[Saved entries]
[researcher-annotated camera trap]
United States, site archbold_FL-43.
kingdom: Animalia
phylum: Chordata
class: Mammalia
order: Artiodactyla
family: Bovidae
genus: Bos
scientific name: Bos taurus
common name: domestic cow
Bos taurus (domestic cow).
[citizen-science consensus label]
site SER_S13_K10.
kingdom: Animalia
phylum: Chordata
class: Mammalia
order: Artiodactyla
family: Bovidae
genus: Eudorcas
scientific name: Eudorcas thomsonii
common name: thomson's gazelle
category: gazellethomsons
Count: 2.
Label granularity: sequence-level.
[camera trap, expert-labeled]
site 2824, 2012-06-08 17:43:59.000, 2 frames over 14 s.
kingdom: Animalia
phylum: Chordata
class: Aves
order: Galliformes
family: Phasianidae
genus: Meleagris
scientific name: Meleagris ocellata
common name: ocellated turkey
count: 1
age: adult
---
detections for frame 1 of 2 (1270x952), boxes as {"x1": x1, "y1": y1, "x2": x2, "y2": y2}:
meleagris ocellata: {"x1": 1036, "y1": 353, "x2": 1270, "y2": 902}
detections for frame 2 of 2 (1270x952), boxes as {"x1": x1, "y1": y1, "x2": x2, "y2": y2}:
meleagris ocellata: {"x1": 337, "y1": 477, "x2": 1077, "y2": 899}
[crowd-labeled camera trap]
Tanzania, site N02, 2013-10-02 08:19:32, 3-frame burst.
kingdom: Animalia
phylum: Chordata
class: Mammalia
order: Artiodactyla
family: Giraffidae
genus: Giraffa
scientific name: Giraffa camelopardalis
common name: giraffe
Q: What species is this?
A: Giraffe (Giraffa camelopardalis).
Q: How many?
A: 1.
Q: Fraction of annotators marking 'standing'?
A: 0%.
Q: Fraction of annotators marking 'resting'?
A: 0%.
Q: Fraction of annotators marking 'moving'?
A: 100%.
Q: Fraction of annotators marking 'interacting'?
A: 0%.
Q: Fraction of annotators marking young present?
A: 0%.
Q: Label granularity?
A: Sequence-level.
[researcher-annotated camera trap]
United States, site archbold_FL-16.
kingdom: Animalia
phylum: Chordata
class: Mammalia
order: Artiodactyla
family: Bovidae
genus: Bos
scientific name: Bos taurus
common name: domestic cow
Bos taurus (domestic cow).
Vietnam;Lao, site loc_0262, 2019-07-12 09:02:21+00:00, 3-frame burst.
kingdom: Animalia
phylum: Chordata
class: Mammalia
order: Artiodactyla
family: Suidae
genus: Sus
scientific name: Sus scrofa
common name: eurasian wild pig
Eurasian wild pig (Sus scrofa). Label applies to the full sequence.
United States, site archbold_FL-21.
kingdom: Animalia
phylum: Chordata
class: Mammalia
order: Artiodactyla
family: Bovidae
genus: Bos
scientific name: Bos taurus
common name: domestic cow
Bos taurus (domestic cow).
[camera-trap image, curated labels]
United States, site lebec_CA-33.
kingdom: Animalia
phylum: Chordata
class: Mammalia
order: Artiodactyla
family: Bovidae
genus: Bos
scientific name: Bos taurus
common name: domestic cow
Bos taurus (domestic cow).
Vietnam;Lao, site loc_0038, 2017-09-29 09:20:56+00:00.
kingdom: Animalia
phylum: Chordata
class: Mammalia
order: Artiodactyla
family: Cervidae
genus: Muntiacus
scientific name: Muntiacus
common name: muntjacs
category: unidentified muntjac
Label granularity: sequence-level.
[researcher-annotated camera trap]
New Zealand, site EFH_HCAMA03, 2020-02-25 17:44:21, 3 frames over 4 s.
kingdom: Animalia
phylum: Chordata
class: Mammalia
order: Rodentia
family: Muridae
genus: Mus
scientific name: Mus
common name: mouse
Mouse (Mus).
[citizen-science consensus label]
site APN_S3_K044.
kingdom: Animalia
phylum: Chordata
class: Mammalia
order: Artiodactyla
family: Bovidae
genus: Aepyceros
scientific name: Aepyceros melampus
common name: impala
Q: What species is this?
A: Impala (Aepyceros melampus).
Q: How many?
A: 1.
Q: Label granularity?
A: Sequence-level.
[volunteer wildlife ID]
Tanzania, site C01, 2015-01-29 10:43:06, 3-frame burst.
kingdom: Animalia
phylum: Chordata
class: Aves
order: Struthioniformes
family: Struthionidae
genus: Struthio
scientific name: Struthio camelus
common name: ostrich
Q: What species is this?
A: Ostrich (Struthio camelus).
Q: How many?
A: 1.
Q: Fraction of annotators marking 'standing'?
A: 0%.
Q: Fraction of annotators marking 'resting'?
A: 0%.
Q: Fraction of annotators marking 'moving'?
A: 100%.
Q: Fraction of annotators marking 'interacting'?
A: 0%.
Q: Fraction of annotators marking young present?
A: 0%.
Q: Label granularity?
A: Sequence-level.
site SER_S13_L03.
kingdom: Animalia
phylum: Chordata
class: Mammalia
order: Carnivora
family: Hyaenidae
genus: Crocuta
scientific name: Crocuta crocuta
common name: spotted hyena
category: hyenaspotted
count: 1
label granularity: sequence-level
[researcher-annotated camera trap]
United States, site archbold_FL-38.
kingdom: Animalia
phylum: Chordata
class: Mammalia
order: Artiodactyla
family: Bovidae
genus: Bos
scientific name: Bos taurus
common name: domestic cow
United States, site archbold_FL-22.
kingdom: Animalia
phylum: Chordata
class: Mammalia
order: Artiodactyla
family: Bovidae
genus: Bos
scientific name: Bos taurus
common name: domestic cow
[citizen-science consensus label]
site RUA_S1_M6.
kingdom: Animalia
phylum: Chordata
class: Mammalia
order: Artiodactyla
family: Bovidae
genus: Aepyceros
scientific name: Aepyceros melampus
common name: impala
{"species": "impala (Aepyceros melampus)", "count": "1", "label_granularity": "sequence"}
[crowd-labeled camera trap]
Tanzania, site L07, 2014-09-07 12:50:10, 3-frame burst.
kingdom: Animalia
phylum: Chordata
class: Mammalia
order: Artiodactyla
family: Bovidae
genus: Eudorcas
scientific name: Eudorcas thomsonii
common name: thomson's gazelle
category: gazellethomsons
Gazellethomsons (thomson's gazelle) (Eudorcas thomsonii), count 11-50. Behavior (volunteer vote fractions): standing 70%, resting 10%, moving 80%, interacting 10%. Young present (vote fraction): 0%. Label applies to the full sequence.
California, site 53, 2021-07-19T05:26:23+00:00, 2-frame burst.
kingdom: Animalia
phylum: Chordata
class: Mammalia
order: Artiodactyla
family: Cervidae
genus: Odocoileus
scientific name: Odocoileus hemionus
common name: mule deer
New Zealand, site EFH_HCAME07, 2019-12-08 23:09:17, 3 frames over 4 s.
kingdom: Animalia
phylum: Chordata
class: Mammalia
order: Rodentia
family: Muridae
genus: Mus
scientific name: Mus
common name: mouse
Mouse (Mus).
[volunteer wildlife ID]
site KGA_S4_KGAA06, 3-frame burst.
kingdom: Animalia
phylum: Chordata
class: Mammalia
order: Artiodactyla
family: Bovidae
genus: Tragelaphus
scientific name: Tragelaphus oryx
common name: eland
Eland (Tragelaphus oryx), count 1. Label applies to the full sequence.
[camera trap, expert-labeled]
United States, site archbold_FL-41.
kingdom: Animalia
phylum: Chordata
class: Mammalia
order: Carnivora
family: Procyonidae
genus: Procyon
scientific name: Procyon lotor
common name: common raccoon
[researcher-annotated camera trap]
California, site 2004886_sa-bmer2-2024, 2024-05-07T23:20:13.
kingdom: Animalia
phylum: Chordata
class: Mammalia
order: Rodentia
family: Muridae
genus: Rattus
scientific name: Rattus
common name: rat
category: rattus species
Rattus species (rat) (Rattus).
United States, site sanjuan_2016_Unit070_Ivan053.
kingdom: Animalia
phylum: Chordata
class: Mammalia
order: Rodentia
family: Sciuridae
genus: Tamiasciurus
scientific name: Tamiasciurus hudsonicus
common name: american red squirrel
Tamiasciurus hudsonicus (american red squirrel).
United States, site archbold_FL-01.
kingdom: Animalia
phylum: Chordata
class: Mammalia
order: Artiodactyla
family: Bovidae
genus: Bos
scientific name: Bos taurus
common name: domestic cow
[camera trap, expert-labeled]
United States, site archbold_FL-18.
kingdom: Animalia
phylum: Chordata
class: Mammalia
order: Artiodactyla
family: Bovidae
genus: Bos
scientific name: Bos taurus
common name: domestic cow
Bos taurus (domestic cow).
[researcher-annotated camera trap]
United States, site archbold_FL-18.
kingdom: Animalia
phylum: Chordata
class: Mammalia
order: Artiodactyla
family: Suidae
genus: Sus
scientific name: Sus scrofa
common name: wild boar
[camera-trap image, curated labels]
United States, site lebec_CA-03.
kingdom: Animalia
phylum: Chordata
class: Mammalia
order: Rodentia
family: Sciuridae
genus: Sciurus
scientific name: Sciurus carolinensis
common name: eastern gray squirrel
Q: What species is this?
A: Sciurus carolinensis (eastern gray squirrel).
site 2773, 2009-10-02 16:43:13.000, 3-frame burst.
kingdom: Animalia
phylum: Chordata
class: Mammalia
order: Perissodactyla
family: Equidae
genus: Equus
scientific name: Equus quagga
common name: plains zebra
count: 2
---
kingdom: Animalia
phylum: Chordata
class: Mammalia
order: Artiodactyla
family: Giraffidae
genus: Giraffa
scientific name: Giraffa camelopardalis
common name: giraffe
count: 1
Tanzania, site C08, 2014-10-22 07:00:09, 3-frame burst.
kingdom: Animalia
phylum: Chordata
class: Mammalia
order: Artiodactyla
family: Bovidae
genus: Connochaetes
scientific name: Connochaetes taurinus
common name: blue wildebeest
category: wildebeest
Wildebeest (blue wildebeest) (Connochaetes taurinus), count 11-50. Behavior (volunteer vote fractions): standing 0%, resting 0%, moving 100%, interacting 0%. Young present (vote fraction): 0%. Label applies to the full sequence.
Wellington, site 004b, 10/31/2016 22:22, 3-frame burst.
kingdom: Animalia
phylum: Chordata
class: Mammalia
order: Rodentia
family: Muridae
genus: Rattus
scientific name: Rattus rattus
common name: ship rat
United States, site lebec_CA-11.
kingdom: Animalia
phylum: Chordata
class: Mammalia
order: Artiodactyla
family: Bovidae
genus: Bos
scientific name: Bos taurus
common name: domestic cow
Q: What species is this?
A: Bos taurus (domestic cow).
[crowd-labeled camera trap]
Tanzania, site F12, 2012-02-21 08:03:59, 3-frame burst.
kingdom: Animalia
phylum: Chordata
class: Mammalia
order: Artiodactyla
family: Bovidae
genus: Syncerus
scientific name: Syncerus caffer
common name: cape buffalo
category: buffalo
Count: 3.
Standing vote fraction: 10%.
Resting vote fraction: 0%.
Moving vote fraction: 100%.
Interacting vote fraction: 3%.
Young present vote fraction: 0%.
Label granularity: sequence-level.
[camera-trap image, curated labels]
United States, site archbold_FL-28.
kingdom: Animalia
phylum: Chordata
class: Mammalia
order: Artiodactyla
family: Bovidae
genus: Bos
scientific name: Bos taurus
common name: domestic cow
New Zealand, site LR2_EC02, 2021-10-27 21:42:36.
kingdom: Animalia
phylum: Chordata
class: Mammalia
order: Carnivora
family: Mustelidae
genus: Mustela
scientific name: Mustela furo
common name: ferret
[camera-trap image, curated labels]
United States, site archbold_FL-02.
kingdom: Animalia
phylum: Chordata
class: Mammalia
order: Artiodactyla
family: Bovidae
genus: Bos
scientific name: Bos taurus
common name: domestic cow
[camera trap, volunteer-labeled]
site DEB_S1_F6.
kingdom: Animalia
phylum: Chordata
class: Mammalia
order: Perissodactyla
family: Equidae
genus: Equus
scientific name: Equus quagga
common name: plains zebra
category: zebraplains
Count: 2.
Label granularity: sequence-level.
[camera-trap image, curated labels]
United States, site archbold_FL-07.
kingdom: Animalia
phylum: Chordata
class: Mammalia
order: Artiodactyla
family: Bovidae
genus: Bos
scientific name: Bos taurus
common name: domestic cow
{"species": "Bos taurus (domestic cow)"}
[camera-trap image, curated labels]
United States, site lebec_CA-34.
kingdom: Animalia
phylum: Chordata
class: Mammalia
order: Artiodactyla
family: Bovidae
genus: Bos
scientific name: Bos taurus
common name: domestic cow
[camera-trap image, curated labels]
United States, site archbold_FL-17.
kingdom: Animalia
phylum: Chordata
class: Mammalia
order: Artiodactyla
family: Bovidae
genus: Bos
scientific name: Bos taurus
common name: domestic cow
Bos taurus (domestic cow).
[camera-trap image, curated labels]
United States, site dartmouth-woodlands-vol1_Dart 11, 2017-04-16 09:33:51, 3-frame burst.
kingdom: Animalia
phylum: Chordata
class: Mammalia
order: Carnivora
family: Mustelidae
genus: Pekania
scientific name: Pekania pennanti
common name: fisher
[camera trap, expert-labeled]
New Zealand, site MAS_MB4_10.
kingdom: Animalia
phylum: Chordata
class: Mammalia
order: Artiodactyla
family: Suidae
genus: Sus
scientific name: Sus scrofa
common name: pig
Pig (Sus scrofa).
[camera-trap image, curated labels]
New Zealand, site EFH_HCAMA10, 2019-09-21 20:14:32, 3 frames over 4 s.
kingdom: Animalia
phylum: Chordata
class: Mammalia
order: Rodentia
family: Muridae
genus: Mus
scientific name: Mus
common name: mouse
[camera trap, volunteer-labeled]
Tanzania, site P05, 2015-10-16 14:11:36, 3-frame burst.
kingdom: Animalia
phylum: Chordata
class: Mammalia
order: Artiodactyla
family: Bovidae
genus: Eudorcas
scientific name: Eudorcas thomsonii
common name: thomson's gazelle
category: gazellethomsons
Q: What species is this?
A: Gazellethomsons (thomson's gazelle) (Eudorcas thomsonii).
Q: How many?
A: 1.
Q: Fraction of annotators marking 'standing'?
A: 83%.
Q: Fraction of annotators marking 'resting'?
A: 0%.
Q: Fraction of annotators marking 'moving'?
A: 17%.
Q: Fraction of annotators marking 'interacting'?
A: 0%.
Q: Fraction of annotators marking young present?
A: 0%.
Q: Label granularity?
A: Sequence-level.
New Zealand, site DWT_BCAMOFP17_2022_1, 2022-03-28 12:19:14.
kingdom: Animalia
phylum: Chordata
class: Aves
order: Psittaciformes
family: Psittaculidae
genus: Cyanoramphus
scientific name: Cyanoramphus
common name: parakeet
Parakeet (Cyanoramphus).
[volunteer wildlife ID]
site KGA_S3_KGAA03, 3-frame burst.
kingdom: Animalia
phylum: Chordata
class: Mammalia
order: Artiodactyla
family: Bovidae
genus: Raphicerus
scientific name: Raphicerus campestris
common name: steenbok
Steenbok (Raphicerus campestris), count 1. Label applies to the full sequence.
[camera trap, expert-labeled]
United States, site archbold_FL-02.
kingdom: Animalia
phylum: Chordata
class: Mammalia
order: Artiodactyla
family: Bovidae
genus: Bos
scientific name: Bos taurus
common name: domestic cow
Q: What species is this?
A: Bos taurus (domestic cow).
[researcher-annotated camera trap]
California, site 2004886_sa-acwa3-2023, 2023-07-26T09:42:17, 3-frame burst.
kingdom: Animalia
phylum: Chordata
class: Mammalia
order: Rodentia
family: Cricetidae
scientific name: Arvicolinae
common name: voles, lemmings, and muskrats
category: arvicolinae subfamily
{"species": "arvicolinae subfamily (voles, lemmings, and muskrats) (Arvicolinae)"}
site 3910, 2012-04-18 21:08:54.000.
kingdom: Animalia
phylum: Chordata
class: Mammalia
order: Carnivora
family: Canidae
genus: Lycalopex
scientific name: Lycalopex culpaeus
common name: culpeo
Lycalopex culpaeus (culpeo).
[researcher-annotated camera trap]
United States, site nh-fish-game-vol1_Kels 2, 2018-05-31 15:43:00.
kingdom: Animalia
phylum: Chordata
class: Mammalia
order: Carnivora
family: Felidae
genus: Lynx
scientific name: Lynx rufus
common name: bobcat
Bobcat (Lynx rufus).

> Work to be completed:
Copy each line above containing the string "frames".

> Expected answer:
site 2824, 2012-06-08 17:43:59.000, 2 frames over 14 s.
New Zealand, site EFH_HCAMA03, 2020-02-25 17:44:21, 3 frames over 4 s.
New Zealand, site EFH_HCAME07, 2019-12-08 23:09:17, 3 frames over 4 s.
New Zealand, site EFH_HCAMA10, 2019-09-21 20:14:32, 3 frames over 4 s.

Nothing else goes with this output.